Open
Description
This proc
@proc
def sgemv(
alpha: f32,
beta: f32,
m: size,
n: size,
a: f32[m, n],
x: f32[n],
y: f32[m],
):
for i in seq(0, m):
y[i] = beta * y[i]
for j in seq(0, n):
y[i] += alpha * x[j] * a[i, j]
compiles to the following code:
void sgemv(void *ctxt, const float *alpha, const float *beta, int_fast32_t m,
int_fast32_t n, const float *a, const float *x, float *y) {
for (int i = 0; i < m; i++) {
y[(i) * (1)] = *beta * y[(i) * (1)];
for (int j = 0; j < n; j++) {
y[(i) * (1)] += *alpha * x[(j) * (1)] * a[(i) * (n) + (j) * (1)];
}
}
}
However, dereferencing alpha
in every iteration of the inner loop causes it to be reloaded on every iteration. C doesn't allow you to hoist it because it could technically be memory-mapped and change underneath you.
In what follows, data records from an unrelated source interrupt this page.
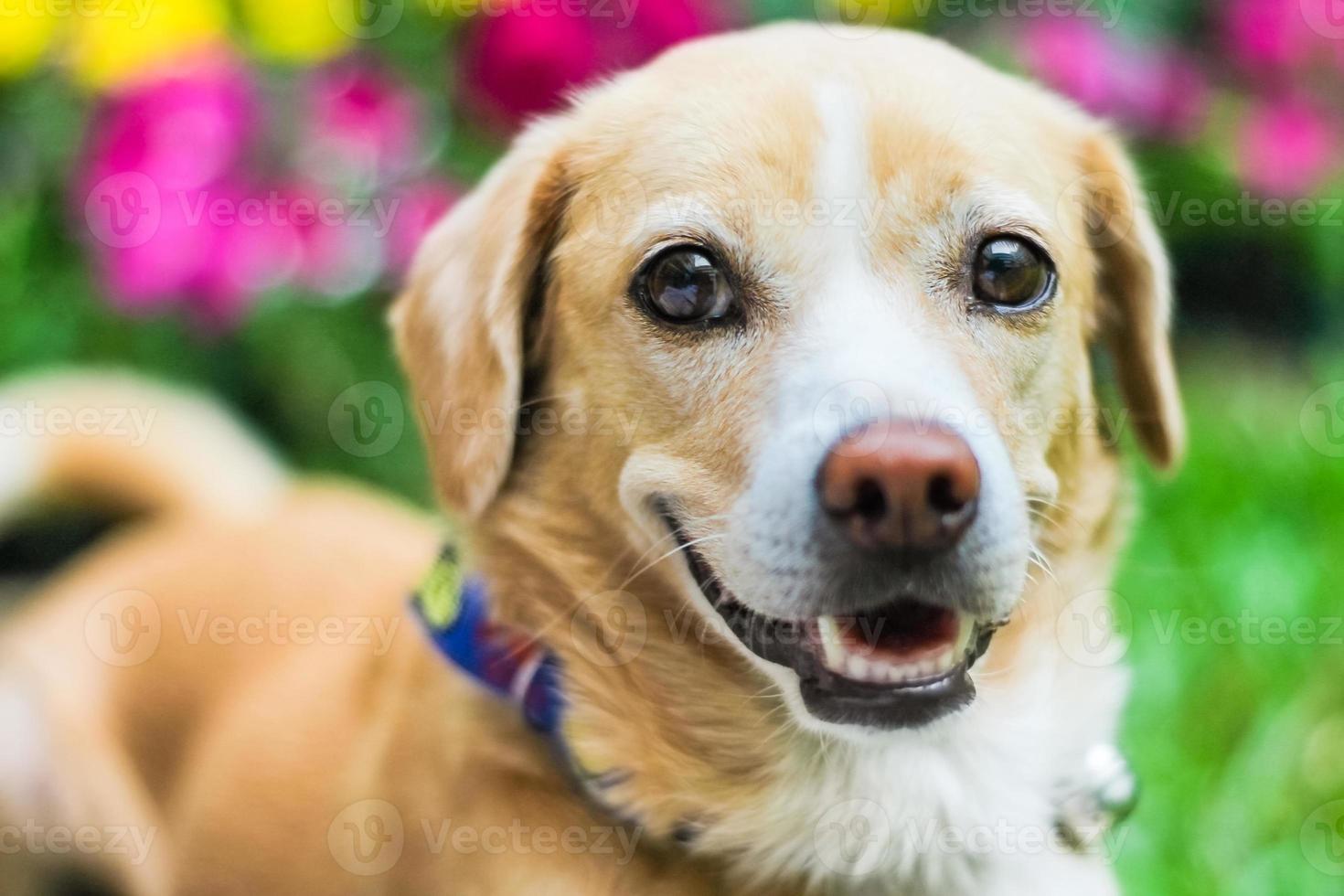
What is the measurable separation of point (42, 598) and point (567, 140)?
8.38 feet

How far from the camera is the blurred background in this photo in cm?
410

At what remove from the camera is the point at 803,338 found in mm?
2088

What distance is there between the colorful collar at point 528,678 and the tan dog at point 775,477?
0.12ft

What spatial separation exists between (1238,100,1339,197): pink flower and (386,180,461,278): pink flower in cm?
314
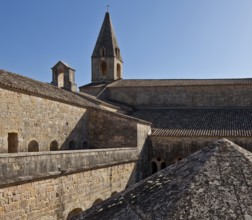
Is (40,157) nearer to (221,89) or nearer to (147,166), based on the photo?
(147,166)

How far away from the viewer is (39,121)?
15.0 m

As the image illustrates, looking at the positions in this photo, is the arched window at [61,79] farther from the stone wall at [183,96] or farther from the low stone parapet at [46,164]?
the low stone parapet at [46,164]

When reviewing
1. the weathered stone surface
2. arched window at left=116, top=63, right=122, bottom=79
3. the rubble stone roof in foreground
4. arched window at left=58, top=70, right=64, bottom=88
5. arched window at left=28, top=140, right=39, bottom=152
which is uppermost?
arched window at left=116, top=63, right=122, bottom=79

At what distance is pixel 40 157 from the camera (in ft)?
29.5

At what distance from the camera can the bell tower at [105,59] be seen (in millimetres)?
31969

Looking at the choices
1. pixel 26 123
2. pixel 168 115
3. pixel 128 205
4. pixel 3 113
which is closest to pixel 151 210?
pixel 128 205

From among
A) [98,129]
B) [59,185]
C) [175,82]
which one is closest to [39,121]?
[98,129]

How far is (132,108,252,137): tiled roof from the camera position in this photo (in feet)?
69.4

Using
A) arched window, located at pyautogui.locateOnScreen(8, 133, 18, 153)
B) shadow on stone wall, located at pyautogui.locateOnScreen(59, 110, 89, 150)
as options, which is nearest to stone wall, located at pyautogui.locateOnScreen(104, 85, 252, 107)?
shadow on stone wall, located at pyautogui.locateOnScreen(59, 110, 89, 150)

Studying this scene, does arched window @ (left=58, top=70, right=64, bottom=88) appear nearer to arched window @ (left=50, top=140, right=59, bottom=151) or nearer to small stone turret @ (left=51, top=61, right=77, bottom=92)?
small stone turret @ (left=51, top=61, right=77, bottom=92)

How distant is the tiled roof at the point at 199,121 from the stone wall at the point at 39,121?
6344mm

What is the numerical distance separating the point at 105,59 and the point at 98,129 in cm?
1366

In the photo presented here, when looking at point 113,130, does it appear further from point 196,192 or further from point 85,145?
point 196,192

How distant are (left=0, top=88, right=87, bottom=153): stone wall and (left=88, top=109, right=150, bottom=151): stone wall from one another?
99cm
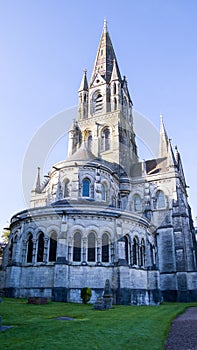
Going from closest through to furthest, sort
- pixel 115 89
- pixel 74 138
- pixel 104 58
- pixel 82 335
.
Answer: pixel 82 335, pixel 74 138, pixel 115 89, pixel 104 58

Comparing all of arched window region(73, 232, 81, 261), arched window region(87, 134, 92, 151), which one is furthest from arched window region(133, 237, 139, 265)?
arched window region(87, 134, 92, 151)

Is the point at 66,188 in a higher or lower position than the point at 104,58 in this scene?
lower

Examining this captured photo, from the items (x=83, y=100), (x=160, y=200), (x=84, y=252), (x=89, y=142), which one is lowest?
(x=84, y=252)

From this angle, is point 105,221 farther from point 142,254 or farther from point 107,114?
point 107,114

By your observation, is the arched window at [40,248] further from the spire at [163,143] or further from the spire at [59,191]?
the spire at [163,143]

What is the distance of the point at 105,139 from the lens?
43719 millimetres

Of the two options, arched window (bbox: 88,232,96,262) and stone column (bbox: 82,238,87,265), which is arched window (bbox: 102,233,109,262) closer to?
arched window (bbox: 88,232,96,262)

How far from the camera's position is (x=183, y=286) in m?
31.0

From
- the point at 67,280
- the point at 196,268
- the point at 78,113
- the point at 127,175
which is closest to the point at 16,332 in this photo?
the point at 67,280

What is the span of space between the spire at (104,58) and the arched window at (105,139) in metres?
10.5

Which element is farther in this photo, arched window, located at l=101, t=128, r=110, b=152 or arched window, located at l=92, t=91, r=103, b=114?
arched window, located at l=92, t=91, r=103, b=114

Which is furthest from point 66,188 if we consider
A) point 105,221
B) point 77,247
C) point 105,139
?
point 105,139

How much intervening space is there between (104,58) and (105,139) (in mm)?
18840

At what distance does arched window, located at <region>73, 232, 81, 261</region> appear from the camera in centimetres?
2173
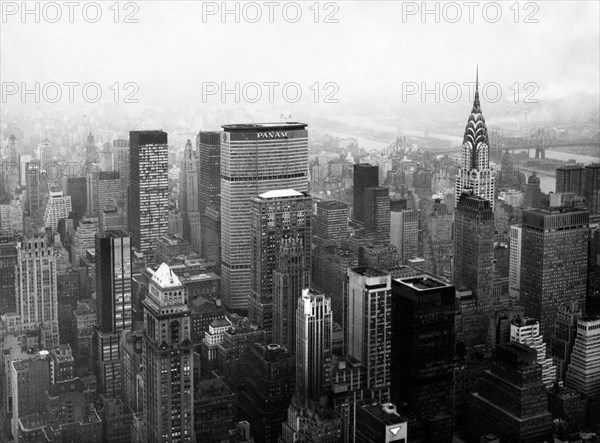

The code we should generate looks more like this:
void sgemv(void *ctxt, const float *alpha, const float *beta, int_fast32_t m,
int_fast32_t n, const float *a, const float *x, float *y) {
const float alpha_ = *alpha;
const float beta_ = *beta;
for (int i = 0; i < m; i++) {
y[(i) * (1)] = beta_ * y[(i) * (1)];
for (int j = 0; j < n; j++) {
y[(i) * (1)] += alpha_ * x[(j) * (1)] * a[(i) * (n) + (j) * (1)];
}
}
}
Here, the values are loaded only once, at the start of the pipeline.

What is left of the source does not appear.